Los dos trabajaban juntos desde hacía cinco años y por lo tanto se conocían bastante bien, conforman un buen equipo y juntos habían logrado sacar el departamento adelante. Simón era una persona calmada y le costaba tomar decisiones, por lo que el ritmo acelerado y el carácter seguro de Doa eran un buen complemento. Esto era algo que él reconocía abiertamente cada vez que hablaba con el dueño de la empresa. El hecho de que ella quisiera hablar con él tan repentinamente le generaba una gran preocupación. La conversación que iba a tener sería difícil, y lo sabía.
Simón medía casi dos metros de alto y a pesar de tener una contextura relativamente gruesa, debido al tiempo que pasaba montando su bicicleta de ruta, se sentía una persona saludable. Sin embargo, el pulso acelerado, la sensación de frío y el sudor en las manos que sentía en momentos como ese, o sea, cada vez que se ponía extremadamente nervioso, le recordaban que siempre buscaba excusas para no ir a visitar a su médico de cabecera y hacerse las pruebas necesarias para verificar que no tuviese problemas cardiacos.

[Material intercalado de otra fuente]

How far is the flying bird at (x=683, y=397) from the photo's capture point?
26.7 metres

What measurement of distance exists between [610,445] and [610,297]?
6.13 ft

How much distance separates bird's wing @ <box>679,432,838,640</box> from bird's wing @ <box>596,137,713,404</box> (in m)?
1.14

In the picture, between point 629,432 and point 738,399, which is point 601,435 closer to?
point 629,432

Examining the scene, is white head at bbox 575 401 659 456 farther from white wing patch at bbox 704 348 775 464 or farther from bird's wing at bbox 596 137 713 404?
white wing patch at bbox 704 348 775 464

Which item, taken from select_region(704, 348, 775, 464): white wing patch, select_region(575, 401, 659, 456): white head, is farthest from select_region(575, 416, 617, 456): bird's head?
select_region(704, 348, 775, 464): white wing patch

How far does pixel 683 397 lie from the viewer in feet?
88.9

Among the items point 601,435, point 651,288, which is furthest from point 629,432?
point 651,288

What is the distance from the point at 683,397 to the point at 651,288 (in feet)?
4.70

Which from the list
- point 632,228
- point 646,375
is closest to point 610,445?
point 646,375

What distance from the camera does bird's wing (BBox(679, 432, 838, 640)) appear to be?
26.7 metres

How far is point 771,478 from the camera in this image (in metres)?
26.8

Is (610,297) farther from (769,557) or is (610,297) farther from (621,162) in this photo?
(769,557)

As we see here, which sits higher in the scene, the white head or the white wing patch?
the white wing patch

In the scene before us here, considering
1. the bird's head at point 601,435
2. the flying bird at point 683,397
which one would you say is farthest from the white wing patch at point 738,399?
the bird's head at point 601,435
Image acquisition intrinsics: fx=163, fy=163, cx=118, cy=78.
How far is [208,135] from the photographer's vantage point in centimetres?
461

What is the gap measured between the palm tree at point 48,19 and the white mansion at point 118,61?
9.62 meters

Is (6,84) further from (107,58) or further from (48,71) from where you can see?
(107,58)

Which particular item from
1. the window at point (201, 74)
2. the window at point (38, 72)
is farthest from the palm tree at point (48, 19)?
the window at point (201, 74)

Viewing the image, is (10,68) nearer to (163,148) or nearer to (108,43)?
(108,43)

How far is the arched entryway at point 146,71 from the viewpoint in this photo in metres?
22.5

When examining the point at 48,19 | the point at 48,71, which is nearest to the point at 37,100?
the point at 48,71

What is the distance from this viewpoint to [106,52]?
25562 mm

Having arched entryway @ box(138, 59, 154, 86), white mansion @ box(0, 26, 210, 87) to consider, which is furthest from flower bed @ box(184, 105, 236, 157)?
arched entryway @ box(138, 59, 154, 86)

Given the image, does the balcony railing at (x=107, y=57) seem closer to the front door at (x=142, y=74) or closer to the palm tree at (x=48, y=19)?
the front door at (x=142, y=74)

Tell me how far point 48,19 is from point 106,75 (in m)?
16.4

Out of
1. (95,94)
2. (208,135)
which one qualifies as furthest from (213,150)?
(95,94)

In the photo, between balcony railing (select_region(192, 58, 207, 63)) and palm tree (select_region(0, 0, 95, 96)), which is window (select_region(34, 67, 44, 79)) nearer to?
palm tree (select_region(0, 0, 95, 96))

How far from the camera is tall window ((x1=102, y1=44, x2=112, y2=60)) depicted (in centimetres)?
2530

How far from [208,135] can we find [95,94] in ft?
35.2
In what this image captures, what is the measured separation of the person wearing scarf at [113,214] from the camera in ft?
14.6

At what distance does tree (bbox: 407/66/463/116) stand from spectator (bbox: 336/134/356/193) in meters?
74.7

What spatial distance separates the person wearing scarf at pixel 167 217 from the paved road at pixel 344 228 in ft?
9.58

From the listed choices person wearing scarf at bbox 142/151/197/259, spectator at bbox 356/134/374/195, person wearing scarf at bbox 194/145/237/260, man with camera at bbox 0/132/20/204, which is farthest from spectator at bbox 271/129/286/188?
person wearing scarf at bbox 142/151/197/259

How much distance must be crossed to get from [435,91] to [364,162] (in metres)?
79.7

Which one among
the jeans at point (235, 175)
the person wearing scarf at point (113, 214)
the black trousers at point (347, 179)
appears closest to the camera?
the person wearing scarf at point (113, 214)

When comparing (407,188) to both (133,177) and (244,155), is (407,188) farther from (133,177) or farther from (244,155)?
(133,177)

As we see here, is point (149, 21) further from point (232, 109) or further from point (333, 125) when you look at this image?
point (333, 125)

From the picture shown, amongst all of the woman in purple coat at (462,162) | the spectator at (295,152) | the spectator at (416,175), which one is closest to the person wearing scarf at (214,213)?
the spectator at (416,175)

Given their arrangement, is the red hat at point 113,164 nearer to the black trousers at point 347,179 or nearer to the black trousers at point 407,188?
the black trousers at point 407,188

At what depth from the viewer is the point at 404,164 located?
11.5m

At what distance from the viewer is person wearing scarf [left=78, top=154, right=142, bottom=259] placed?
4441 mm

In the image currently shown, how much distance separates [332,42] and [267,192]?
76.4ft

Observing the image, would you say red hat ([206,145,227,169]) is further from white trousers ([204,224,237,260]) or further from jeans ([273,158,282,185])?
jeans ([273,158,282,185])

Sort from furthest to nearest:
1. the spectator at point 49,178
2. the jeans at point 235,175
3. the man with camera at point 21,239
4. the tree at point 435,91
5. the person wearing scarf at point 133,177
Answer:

Sentado en su escritorio veía su laptop, pero sin poder concentrarse realmente en lo que hacía. Estaba distraído, preocupado. No sabía qué había ocurrido con Doa y qué tan grave era la situación, quería saber si había alguna manera de tranquilizarla. Después de todo, le importaba el bienestar de su colega, y además quería asegurarse de que nada en su entorno se viese alterado.
Cada cinco minutos le daba una mirada al reloj de la pared. Según instrucciones del dueño, todas las oficinas de los jefes debían tener un diseño minimalista y debían estar pintadas de color blanco crema. Por lo tanto, y en contra de los deseos de Simón, junto a su escritorio solo tenía un pequeño aparador de color beige que hacía juego con el resto de los muebles, y un par de sillas, también de color beige, frente a él.

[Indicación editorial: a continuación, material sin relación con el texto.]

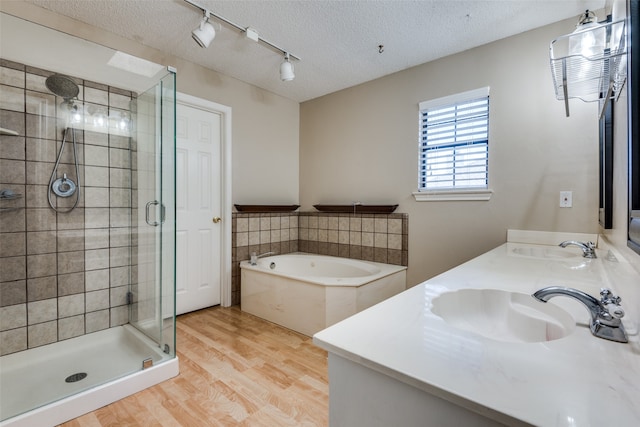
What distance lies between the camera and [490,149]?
243 cm

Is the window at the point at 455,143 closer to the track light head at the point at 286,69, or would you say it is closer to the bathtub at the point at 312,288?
the bathtub at the point at 312,288

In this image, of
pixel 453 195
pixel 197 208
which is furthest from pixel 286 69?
pixel 453 195

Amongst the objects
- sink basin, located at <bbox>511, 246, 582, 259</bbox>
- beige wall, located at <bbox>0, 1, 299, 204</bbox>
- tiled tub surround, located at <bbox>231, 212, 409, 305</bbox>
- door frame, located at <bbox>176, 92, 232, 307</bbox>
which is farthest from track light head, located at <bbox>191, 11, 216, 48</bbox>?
sink basin, located at <bbox>511, 246, 582, 259</bbox>

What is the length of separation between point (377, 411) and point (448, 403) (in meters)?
0.16

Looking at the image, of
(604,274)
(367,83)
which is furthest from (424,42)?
(604,274)

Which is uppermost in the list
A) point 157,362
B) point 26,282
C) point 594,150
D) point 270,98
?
point 270,98

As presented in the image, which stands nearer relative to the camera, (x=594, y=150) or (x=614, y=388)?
(x=614, y=388)

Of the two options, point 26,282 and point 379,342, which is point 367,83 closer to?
point 379,342

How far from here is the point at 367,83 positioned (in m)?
3.21

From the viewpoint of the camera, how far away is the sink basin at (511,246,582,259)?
1.91 m

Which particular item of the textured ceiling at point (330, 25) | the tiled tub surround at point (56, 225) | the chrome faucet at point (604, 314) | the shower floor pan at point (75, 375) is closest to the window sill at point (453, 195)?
the textured ceiling at point (330, 25)

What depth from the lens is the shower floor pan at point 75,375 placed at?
4.74 ft

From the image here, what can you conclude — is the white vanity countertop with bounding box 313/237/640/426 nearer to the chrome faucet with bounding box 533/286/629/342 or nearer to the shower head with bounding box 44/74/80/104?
the chrome faucet with bounding box 533/286/629/342

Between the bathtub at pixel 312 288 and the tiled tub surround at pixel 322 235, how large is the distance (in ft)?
0.44
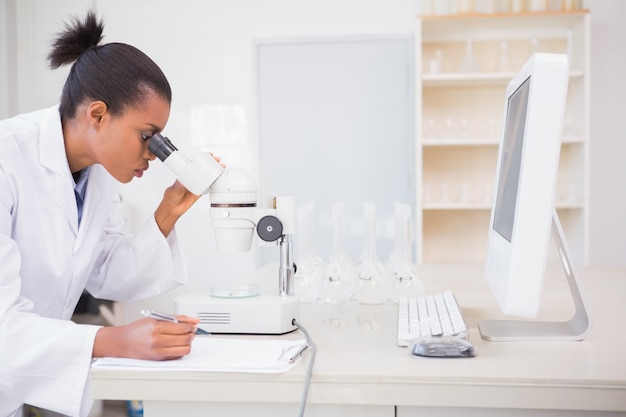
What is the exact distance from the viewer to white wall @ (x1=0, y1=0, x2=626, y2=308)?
4246 millimetres

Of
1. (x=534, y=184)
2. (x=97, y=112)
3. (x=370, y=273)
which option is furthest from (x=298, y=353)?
(x=97, y=112)

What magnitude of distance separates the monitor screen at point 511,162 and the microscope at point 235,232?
1.25 feet

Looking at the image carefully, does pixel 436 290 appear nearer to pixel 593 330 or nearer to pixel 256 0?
pixel 593 330

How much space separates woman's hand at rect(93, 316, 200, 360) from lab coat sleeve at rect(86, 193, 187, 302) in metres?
0.55

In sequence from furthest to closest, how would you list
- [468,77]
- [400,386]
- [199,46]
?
[199,46] → [468,77] → [400,386]

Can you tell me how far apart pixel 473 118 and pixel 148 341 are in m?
3.34

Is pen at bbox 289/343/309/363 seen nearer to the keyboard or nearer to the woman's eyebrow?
the keyboard

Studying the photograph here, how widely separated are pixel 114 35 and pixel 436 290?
3.29m

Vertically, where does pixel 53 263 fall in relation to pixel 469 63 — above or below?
below

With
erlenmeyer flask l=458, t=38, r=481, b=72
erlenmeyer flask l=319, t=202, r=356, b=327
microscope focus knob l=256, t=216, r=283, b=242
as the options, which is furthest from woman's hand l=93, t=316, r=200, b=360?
erlenmeyer flask l=458, t=38, r=481, b=72

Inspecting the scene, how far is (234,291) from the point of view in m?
1.30

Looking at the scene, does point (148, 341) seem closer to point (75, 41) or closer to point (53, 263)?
point (53, 263)

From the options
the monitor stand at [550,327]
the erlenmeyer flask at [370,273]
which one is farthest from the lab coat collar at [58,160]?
the monitor stand at [550,327]

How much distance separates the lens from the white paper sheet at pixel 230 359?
0.99m
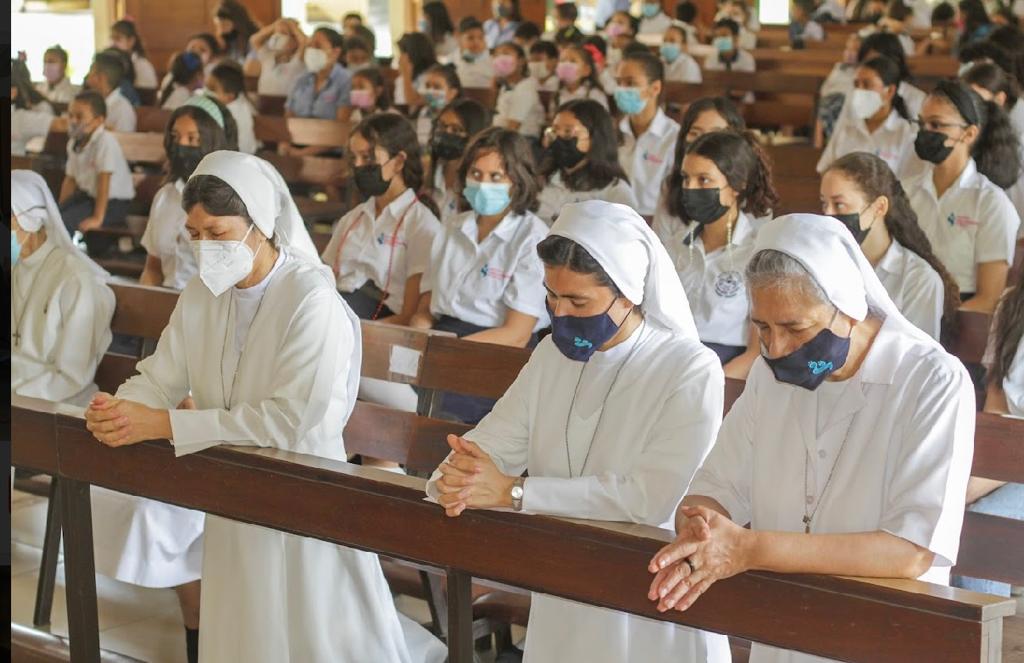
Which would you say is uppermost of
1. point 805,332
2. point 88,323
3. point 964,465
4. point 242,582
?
point 805,332

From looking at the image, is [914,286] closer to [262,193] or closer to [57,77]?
[262,193]

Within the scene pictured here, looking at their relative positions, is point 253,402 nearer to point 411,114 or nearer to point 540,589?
point 540,589

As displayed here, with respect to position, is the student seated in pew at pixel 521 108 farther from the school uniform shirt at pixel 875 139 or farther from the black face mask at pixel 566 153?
the black face mask at pixel 566 153

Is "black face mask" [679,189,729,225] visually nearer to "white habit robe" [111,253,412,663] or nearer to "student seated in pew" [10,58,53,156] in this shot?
"white habit robe" [111,253,412,663]

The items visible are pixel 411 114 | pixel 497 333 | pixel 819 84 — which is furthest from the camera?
pixel 819 84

La única decoración permitida en las oficinas era un cuadro de su preferencia, por lo que Simón había escogido una foto de los jardines de tulipanes en Keukenhof, el parque de flores más conocido de Holanda, normalmente visitado por miles de turistas cada año en primavera. Su padre le había regalado ese cuadro muchos años atrás, cuando consiguió su primer trabajo, como un ejemplo de lo hermoso que podía llegar a verse el producto del trabajo.

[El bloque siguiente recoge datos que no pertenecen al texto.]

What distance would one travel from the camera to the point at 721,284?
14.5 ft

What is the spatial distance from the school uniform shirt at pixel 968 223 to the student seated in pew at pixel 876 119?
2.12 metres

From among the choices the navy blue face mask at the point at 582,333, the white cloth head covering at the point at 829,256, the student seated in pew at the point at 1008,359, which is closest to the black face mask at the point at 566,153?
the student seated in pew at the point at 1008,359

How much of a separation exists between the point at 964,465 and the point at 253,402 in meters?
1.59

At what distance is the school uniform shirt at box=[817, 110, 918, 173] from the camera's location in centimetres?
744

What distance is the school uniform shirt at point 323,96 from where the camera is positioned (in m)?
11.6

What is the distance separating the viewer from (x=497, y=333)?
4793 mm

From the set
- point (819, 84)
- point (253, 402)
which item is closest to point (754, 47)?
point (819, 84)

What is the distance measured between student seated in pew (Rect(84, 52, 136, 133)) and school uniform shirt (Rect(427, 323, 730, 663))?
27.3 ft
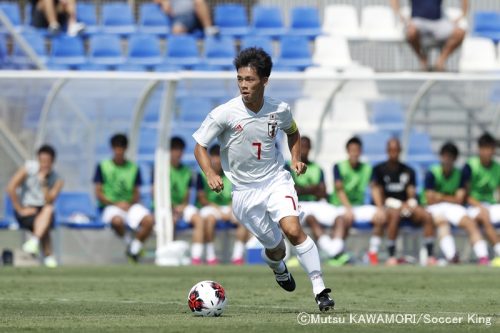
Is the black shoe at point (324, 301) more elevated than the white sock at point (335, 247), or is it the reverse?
the black shoe at point (324, 301)

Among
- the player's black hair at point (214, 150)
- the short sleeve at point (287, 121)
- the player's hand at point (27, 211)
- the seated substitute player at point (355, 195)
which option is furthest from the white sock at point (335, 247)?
the short sleeve at point (287, 121)

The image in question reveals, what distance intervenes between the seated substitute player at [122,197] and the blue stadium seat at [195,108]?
93 cm

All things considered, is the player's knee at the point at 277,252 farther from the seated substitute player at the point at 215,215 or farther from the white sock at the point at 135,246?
the white sock at the point at 135,246

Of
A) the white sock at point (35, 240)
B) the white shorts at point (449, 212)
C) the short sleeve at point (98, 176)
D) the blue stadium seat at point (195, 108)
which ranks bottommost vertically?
the white sock at point (35, 240)

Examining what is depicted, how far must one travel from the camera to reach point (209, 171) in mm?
9523

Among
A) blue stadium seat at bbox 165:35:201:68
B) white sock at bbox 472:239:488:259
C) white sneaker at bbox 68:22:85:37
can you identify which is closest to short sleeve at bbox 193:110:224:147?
white sock at bbox 472:239:488:259

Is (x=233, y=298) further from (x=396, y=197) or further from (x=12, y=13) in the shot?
(x=12, y=13)

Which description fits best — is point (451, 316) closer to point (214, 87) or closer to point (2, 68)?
point (214, 87)

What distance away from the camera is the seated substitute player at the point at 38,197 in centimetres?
1675

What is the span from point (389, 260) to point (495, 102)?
2.78 metres

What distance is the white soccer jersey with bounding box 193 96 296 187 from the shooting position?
32.2ft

Por fortuna, tenía una ventana con una vista al río Maas, lo que hacía que el espacio de quince metros cuadrados donde se trabajaba se sintiese algo más acogedor. Cuando se sentía angustiado, Simón se acercaba a la ventana y miraba el paisaje por unos minutos, observando lo que hacía la gente en la calle, esto con el fin de sentirse acompañado. Todo este ritual le daba la seguridad necesaria para prepararse ante situaciones tensas.
Podía ver el reflejo de su rostro en el vidrio de la ventana, y se dio cuenta de que se veía nervioso. Las pupilas de sus ojos azules estaban muy dilatadas, su cabello rubio paja estaba desordenado y su gran nariz brillaba por el sudor. Felizmente, ese día se había afeitado; de otra forma se vería incluso peor. Decidió hacer algo al respecto, iría al baño y se arreglaría. Después de todo, quería demostrar seguridad.
Desde su oficina, Simón podía ver a sus subordinados. Agrupados en una gran habitación se encontraban diez escritorios pegados unos a otros. A diferencia de la oficina del jefe, en ese ambiente reinaba el caos. Papeles amontonados, ficheros desordenados, mochilas y maletines esparcidos por todo lado. Coordinadores de despacho que hablaban todo el día por teléfono, líderes de flota que se peleaban día y noche con los transportistas y, en medio de todo, personas encargadas de operaciones que tecleaban sin parar órdenes de venta. Un ambiente caótico al cual él ya estaba acostumbrado y que en verdad le costaba mucho cambiar, es más, el solo pensar en ello le daba flojera. Después de todo, así como era el departamento funcionaba bien; entonces, ¿por qué cambiarlo?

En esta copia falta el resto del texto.